* ЗАДАНИЯ
1. Верните из отрывка о Михаиле Чехове фрагмент между словами «Михаил Чехов опрокидывает» и «Чехов не отвечал.», включая их самих.
2. Кто, согласно отрывку о Михаиле Чехове, первым исполнил роль Хлестакова?

Михаил Чехов опрокидывает и то, и другое понимание гротеска. Будучи реалистическим актером, находившим в каждом образе его основную страсть, Чехов доводил эту страсть до крайней степени напряжения и являл своим искусством высокие образы сценического гротеска. В «Ревизоре» Чехов был по-гоголевски фантасмагоричен. Когда я читал гоголевские замечания о том, каким должен быть Хлестаков и чего не хватало первому исполнителю этой роли Дюру, то мне всегда казалось, что Гоголь порадовался бы, глядя на Чехова, несмотря на то, что точному описанию Гоголя Чехов не отвечал.

* ПЕРЕЧЕНЬ ЗАПИСЕЙ
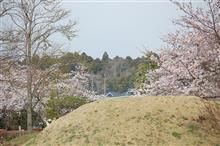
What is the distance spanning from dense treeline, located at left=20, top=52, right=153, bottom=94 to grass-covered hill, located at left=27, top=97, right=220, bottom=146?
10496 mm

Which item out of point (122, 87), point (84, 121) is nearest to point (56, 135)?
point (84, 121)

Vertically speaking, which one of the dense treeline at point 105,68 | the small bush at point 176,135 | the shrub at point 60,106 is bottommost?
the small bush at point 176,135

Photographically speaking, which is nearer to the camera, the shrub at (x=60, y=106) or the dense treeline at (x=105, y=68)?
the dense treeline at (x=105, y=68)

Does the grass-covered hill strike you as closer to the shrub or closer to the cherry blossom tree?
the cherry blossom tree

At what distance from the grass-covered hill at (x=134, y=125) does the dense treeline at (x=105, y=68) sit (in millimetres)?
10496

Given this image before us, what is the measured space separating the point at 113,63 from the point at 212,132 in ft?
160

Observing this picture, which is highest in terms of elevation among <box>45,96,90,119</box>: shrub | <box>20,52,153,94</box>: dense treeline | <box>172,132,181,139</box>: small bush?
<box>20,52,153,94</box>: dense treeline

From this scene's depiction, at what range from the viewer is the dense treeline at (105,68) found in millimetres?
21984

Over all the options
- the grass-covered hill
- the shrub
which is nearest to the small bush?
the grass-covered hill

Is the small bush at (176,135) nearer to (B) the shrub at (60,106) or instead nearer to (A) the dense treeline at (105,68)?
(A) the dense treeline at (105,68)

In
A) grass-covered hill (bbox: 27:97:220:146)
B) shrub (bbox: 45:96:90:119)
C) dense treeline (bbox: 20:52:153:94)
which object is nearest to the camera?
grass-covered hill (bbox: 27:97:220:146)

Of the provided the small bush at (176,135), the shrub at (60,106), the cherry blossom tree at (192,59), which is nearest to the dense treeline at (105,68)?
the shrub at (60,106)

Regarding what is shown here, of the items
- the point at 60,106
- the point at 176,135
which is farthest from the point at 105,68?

* ОТВЕТЫ ПО ЗАДАНИЯМ
1.
Михаил Чехов опрокидывает и то, и другое понимание гротеска. Будучи реалистическим актером, находившим в каждом образе его основную страсть, Чехов доводил эту страсть до крайней степени напряжения и являл своим искусством высокие образы сценического гротеска. В «Ревизоре» Чехов был по-гоголевски фантасмагоричен. Когда я читал гоголевские замечания о том, каким должен быть Хлестаков и чего не хватало первому исполнителю этой роли Дюру, то мне всегда казалось, что Гоголь порадовался бы, глядя на Чехова, несмотря на то, что точному описанию Гоголя Чехов не отвечал.

2. Первым исполнителем роли Хлестакова был Дюр.